Task instructions:
Reproduce, exactly and in full, only the lines below from the one containing "2014-08-04 CIMG2907 bei Thierstein" through the one containing "Baby monkey playing".
──────── Data supplied
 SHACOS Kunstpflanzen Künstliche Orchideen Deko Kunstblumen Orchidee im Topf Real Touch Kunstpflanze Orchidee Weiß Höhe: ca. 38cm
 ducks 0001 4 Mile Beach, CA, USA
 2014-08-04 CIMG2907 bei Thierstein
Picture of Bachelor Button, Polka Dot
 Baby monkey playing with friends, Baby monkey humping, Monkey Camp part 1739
────────────────
──────── Data supplied
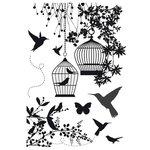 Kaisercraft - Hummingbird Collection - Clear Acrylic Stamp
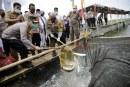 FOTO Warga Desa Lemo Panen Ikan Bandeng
────────────────
Task response:
 2014-08-04 CIMG2907 bei Thierstein
Picture of Bachelor Button, Polka Dot
 Baby monkey playing with friends, Baby monkey humping, Monkey Camp part 1739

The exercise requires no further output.